Michelle Vargas of Granite City, Illinois, has always vaccinated her 10-year-old daughter, Madison. They both typically get flu shots. But when a vaccine for the coronavirus eventually comes out, Vargas will not be giving it to her daughter — even if Madison’s school district requires it.
“There is no way in hell I would be playing politics with my daughter’s health and safety,” said Vargas, 36, an online fitness instructor. If the public school Madison attends and loves says the vaccine is mandatory, “we would find other options,” she said.
As pharmaceutical companies race to manufacture a Covid-19 vaccine, many people are wary of a shot that is working its way through the approval process at record speed during a highly politicized pandemic. While some professions could require employees to get the vaccine, experts say schools almost certainly will require students to — potentially setting the stage for a showdown between reluctant parents and education officials.
“We want to make sure kids return to in-person learning as quickly as possible, and we do see a vaccine playing a huge part in the process,” said school law attorney Brian Schwartz, an adjunct professor of education law at the University of Illinois Springfield. “This is going to be a huge issue, and I don’t think most people understand that yet.”
It is an especially delicate time for parents to hesitate about vaccinating their children. Vaccines have long been a hot button issue, particularly as a small but vociferous group has spread false information, such as the debunked myth that the measles-mumps-rubella shot causes autism.

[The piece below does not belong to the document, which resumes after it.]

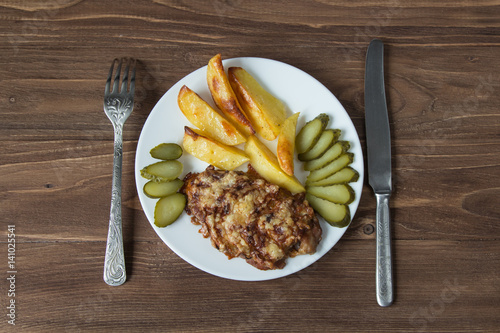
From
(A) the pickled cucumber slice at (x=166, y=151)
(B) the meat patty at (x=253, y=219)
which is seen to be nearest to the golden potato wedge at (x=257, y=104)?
(B) the meat patty at (x=253, y=219)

As with other vaccines, the decision whether to require one for Covid-19 in schools will be made at the state and school district levels. While all 50 states require student vaccinations, a patchwork of laws allows for parental objections: All states allow for exemptions for children with medical reasons, and 45 states plus Washington, D.C., grant exemptions on the basis of religious objections, according to the National Conference of State Legislatures. On top of that, 15 states allow for philosophical exemptions for people who object to immunizations on the basis of personal, moral or other grounds.